As the enterprise goes through the process of customizing each pre-built MDM instance to fit its specific needs and potentially integrating it to other MDM domain-specific applications, it is apparent why this approach is often more complicated and expensive than a classic data-model-agnostic multidomain platform that handles multiple data domains in a single MDM instance. 

This is because each of these single-domain instances of MDM must be modified to fit the specific needs of the business, legacy data sources, and use cases in question. As additional use cases arise and organizations look to expand, the costs associated with the maintenance of multiple instances and separate licensing for each domain can grow exponentially – all without the benefit of an integrated, multidomain platform-based approach to MDM. 

While many of these issues could have been foreseen, through careful due diligence by aligning their MDM needs with the enterprise’s real business problems, this single- or multiple-domain approach can present a similarly myopic (and typically deceptively incomplete) view of its business problems and opportunities. 

Achieving MDM Flexibility: Multidomain or Multiple-Domain? 

Customers of multiple-domain MDM solutions are led to believe multidomain MDM is the serial, or even concurrent, implementation of two or more master data domains.
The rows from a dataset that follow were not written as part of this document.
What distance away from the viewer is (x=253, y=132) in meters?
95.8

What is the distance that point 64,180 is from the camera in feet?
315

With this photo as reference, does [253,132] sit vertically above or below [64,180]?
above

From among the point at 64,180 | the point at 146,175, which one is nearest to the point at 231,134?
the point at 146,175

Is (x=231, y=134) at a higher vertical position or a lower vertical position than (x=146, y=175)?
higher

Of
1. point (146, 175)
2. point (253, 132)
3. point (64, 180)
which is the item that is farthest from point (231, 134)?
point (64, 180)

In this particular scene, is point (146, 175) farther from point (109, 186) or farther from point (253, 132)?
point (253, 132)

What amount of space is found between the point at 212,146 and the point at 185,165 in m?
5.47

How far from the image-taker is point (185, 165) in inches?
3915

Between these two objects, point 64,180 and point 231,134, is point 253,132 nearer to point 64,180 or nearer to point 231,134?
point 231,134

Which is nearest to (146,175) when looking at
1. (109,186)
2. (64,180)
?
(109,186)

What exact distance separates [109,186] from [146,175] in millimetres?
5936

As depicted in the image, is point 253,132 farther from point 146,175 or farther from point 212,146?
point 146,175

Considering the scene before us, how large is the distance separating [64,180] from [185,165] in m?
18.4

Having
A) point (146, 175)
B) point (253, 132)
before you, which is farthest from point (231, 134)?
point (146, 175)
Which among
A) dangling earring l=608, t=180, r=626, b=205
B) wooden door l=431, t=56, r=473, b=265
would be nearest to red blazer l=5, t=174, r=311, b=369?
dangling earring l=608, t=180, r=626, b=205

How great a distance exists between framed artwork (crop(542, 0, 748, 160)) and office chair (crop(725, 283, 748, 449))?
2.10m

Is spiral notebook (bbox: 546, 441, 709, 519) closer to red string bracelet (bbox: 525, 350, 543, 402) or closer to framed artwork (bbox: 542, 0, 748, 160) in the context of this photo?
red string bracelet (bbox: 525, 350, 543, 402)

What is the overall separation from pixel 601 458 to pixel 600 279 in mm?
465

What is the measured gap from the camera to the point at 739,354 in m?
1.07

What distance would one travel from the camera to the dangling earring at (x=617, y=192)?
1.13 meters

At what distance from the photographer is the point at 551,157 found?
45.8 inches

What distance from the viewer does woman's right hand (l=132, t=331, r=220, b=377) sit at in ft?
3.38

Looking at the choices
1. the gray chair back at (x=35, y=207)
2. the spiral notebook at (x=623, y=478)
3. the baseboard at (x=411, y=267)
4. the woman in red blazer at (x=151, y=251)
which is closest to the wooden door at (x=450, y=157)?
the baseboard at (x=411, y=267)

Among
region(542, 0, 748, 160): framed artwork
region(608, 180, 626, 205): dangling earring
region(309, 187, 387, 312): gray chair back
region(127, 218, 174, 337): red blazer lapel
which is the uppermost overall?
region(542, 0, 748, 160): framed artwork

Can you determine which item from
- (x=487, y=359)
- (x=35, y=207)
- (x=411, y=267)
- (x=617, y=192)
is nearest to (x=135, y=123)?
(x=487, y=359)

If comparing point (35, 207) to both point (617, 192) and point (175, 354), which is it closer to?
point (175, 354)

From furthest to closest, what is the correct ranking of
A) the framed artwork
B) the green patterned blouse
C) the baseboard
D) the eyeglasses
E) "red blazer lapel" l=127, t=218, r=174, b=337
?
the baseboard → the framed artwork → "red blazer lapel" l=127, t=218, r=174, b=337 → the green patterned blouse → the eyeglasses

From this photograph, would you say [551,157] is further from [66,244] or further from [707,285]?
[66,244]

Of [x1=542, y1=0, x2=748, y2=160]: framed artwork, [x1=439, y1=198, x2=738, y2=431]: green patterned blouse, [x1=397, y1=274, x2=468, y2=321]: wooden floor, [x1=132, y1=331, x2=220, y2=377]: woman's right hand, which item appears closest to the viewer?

However, multidomain should be taken to mean the freedom and flexibility to model only those master data entities and attributes that contribute to the agreed-upon business outcomes – regardless of the data domains to which they belong.

Of course, this best-practice approach makes sense only if the acquired MDM solution is a data-model-agnostic platform, and that the vendor does not license each domain separately, which is unfortunately often the case even with multidomain platform MDM vendors as well as the multiple-domain players. 

My earlier example of an enterprise purchasing a pre-built customer data solution containing 100 attributes becomes exponentially more expensive – and of less value to the customer – as they are forced to purchase additional applications or instances of MDM. Even multiple-domain applications from a single vendor are often simply hardened versions of data models, data integration services, and user interfaces based on a multidomain platform underneath.

Conversely, true multidomain MDM vendors and solutions offer a domain-agnostic licensing model that allows the program to grow incrementally as the implementer identifies additional business needs – without worrying about the simple crossing of data domain boundary lines, which cause an increase in software costs going forward. With a domain-agnostic pricing model, an enterprise can license the 20 customer data attributes they need (in the above example) along with 80 (or whatever number the business requirements warrant) attributes split among multiple other types of data, without incurring unnecessary fixed costs for each additional domain.

The Case for True, Multidomain MDM

Rather than single-domain applications or a multiple-domain MDM, organizations find that the ideal approach is a true multidomain MDM that can expand to additional domains while providing starter-solution templates for specific customer, provider, or other use cases. 

As no real business problem can be solved by managing only a single domain, vendors and implementers must take a comprehensive, multidomain approach to MDM. While single- and multiple-domain vendors claim their solutions offer a faster start and lower cost than a multidomain solution, they lack the functionality and feature set of a comprehensive solution. As customers move forward in their digital transformation, cloud migration, or other data initiative journey, they deserve an approach to MDM that scales with their growth and empowers them to face new challenges. They also need to understand the subtle yet costly differences before heading down a path that can stall the results and – even worse – the MDM project as a whole.